Davalı vekili istinaf dilekçesinde özetle; İlk Derece Mahkemesinin taraflar arasında boşanma davası ve ceza mahkemesi davası nedeniyle menfaat çatışması bulunduğundan şirket ortaklarının menfaatinin korunması amacıyla denetim kayyımının kaldırılması taleplerinin reddine karar verilmesinin usul ve yasaya aykırı olduğunu, davacının şirket ortağı olup olmadığının uyuşmazlığın çözümü açısından ön sorun/mesele niteliğinde olup, davacı ortak olmamasına rağmen bu yönde kurulan cümle yanlış anlamaya mahal verebileceği gibi aynı zamanda ihsas-ı rey niteliğinde olduğunu, davacının müvekkili şirketin hiç bir zaman ortağı olmadığını, davacının şirket ortağı olduğunu ispatlayabilmesi için ıslak imzalı hisse devir sözleşmesi ibraz etmesi gerektiğini, … tarafından hisselerin davacıya temlik edildiğine dair temlik sözleşmesini bulunmadığını, hal böyleyken sadece davacının soyut beyanı ile müvekkil şirkete denetim kayyımı atanmasının mümkün olmadığını, işbu davanın konusuz kaldığını, müvekkili şirkette bir organ boşluğu bulunmadığını, dava konusu olayda bir menfaat çatışması bulunmadığı gibi organ boşluğu da söz konusu olmadığını, İlk Derece Mahkemesi tarafından şirket yönetim kurulu üyesinin tutuklu bulunması nedeniyle denetim kayyumu atandığını, müvekkil şirketin organsız olmamasına rağmen kayyımın görevine devam etmesi müvekkil şirkete zarar verdiğini, müvekkili şirkette ortak dahi olmayan bir kişinin soyut beyanı ile müvekkil şirket hem maddi hem de manevi zarar gördüğünü ileri sürerek İlk Derece Mahkemesi kararının kaldırılmasını istinaf sebepleri olarak ileri sürmüştür.

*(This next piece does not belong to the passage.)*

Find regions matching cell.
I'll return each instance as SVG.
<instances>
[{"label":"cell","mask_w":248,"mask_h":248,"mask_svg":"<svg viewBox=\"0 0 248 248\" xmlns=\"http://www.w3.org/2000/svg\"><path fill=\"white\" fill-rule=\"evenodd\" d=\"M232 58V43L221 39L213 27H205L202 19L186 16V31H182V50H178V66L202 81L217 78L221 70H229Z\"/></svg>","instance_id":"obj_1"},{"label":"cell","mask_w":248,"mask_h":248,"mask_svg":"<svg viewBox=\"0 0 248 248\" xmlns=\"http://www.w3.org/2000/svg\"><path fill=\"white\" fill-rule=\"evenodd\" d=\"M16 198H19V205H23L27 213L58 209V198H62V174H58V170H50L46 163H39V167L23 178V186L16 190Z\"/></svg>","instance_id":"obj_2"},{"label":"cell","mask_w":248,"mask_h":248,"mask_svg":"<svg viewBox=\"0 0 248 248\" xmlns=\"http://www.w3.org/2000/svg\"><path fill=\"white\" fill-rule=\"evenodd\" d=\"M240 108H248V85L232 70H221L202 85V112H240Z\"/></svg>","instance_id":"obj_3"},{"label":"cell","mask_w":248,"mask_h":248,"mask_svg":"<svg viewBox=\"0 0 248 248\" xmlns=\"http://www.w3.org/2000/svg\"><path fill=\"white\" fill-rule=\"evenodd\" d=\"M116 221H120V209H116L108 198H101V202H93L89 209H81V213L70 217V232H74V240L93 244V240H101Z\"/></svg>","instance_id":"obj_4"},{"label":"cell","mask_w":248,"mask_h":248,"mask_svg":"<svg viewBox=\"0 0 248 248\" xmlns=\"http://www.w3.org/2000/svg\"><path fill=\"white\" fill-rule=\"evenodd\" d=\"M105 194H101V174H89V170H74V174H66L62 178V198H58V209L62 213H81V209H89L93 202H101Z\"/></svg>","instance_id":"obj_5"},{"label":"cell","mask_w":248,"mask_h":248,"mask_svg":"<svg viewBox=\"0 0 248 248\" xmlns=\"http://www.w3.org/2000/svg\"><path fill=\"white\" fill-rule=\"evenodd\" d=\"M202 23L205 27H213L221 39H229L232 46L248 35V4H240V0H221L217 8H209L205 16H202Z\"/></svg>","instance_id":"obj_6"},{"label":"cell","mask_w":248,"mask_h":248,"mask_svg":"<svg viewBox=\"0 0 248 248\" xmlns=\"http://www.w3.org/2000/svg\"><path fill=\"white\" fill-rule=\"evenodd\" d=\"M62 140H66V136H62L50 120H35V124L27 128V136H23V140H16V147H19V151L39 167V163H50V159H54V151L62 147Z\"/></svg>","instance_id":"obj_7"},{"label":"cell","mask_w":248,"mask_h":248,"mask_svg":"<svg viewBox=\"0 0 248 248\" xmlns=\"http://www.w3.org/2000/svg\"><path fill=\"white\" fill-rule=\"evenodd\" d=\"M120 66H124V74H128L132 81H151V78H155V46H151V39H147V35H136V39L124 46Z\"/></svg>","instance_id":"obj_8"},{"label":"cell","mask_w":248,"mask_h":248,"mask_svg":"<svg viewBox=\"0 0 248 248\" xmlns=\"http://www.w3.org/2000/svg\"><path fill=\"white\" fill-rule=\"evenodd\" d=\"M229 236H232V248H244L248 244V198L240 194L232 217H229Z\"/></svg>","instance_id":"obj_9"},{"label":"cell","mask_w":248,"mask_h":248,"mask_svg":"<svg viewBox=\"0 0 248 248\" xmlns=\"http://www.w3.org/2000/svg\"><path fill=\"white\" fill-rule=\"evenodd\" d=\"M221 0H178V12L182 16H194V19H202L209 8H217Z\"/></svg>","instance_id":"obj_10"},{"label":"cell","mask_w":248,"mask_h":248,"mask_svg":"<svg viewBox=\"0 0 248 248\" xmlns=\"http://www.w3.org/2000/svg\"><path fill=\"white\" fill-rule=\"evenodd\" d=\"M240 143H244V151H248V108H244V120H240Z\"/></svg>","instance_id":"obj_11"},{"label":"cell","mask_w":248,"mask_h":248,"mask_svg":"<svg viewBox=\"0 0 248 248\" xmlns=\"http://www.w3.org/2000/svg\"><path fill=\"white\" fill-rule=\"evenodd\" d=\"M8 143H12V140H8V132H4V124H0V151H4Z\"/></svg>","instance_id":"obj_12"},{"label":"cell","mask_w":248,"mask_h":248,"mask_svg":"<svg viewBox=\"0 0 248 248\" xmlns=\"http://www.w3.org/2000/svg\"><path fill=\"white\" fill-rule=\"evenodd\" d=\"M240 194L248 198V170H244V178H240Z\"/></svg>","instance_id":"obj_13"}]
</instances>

Talep denetim kayyımın kaldırılması istemine ilişkindir.
Mahkemece yazılı gerekçeyle, talebin reddine karar verilmiştir.
Dairemizce istinaf incelemesi, 6100 sayılı HMK’nın 355. madde hükmü uyarınca istinaf dilekçesinde belirtilen sebeplerle sınırlı olarak ve kamu düzenine aykırı hususların olup olmadığı gözetilerek yapılmıştır.
Dosya kapsamının incelenmesinden davacı ile davalı şirket yetkilisi arasında boşanma davası ve ceza mahkemesi davası nedeniyle menfaat çatışması bulunduğundan şirket ortaklarının menfaatinin korunması amacıyla davalı vekilinin 06/12/2021 tarihli ara kararı ile davalı şirkete atanan denetim kayyımının kaldırılması talebinin reddine karar verildiği anlaşılmaktadır.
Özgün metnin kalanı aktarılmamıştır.